- _The task_
State how many lines in the entries below hold the string "camera", and give nothing besides that number.

(Collected data)
· · · ·
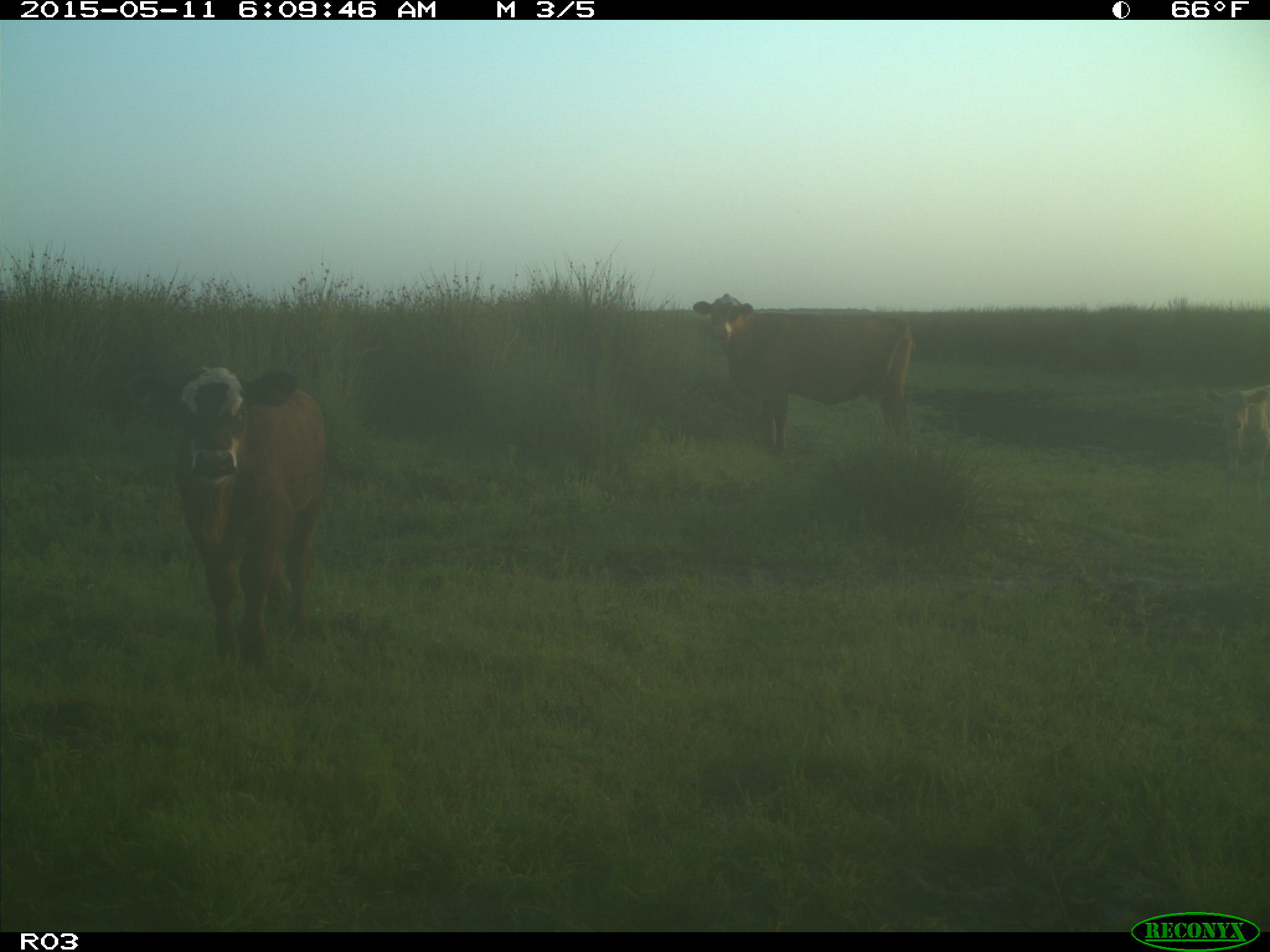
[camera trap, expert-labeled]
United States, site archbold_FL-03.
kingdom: Animalia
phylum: Chordata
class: Mammalia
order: Artiodactyla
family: Bovidae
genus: Bos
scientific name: Bos taurus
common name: domestic cow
Bos taurus (domestic cow).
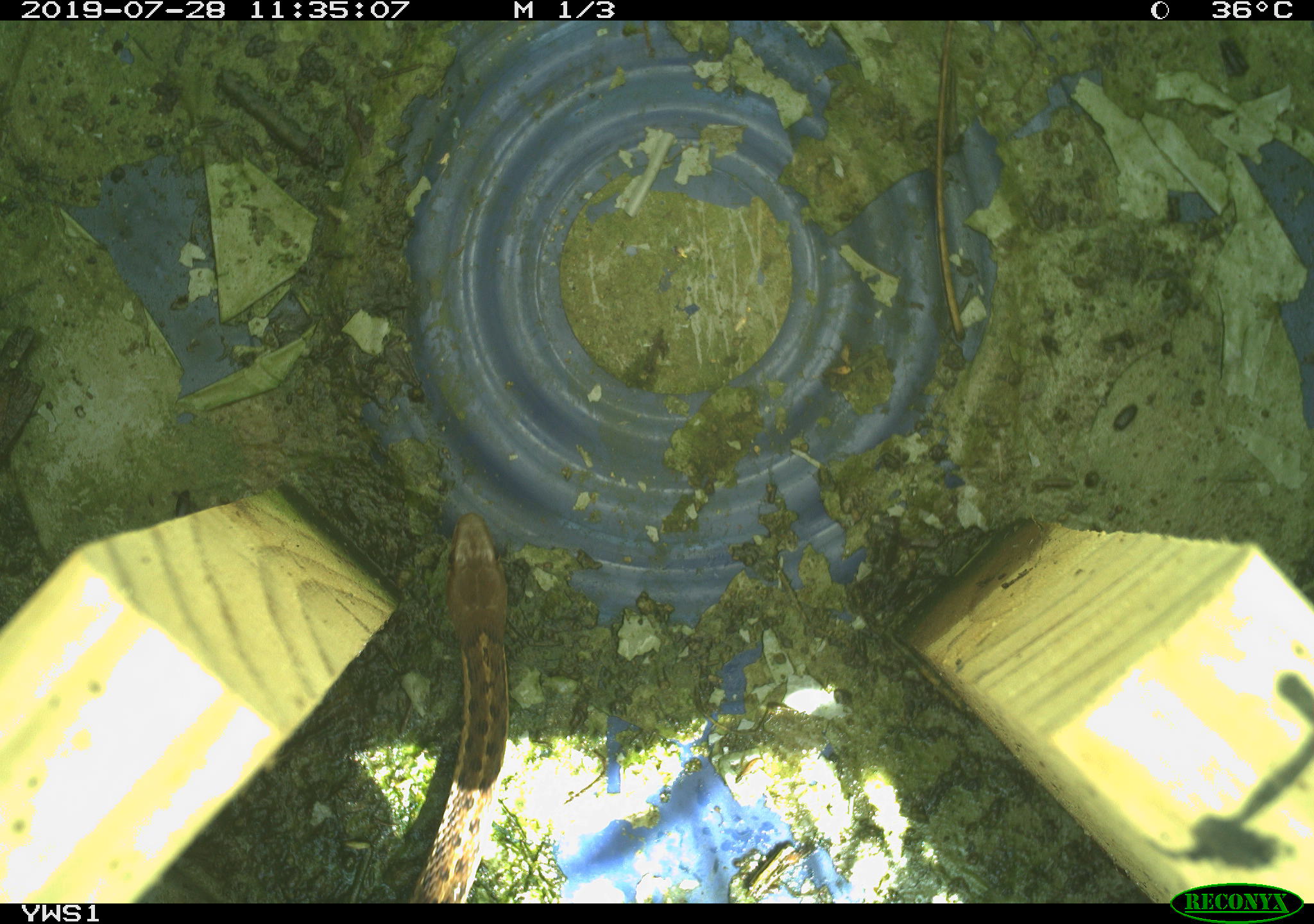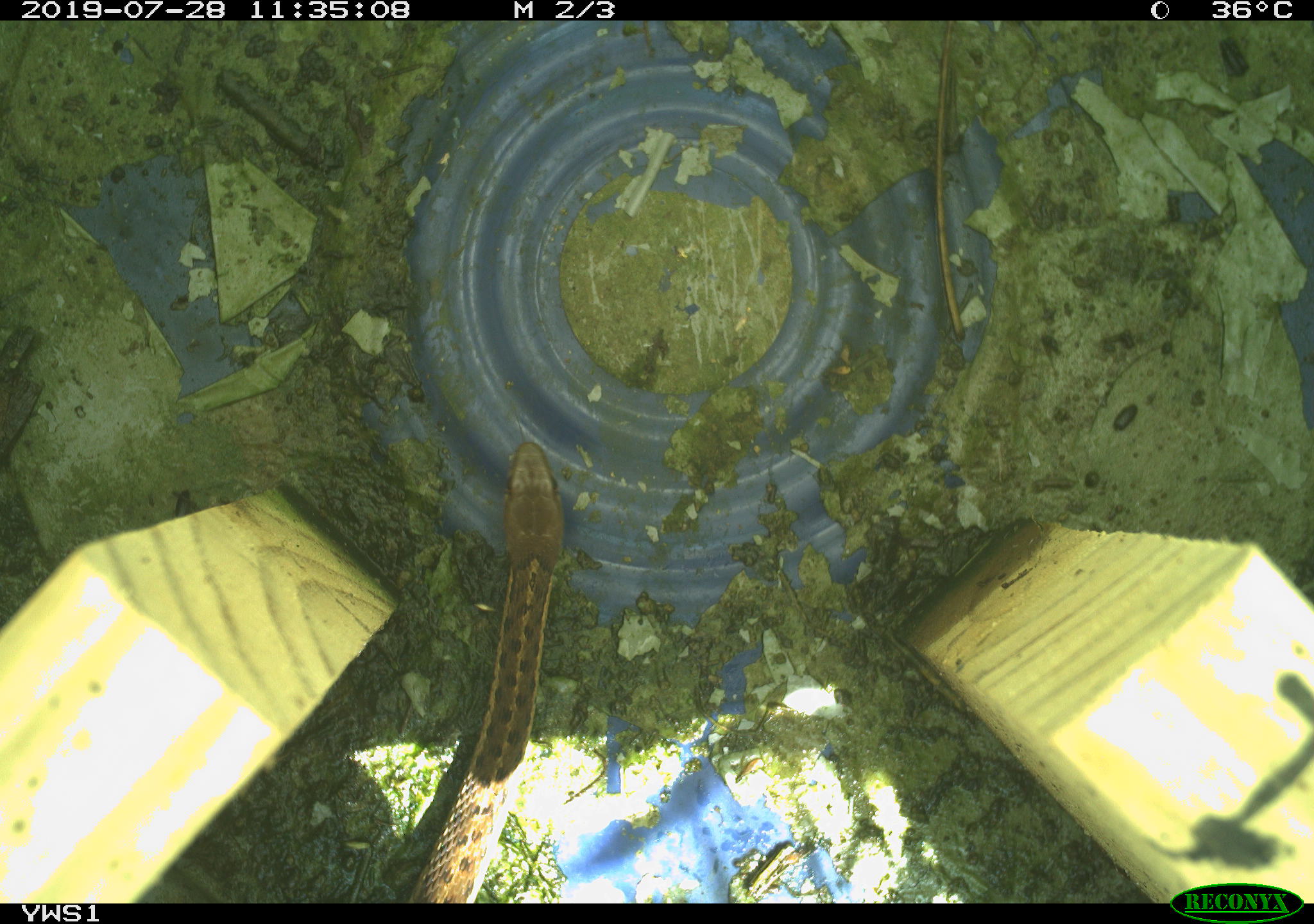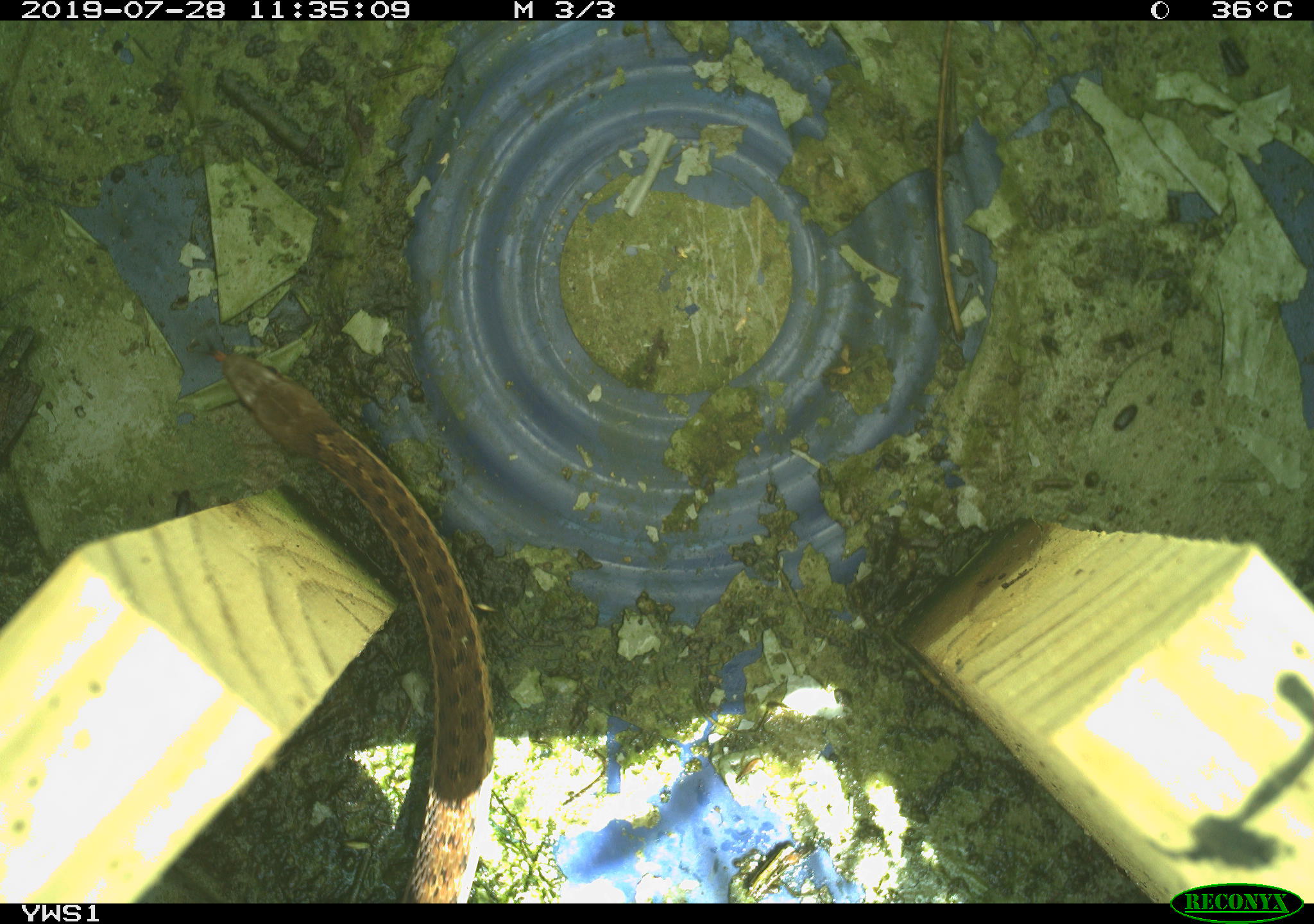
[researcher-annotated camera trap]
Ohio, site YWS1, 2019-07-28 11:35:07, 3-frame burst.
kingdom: Animalia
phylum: Chordata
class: Reptilia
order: Squamata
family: Colubridae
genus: Thamnophis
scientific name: Thamnophis sirtalis sirtalis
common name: eastern gartersnake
· · · ·
- _Output for this task_
2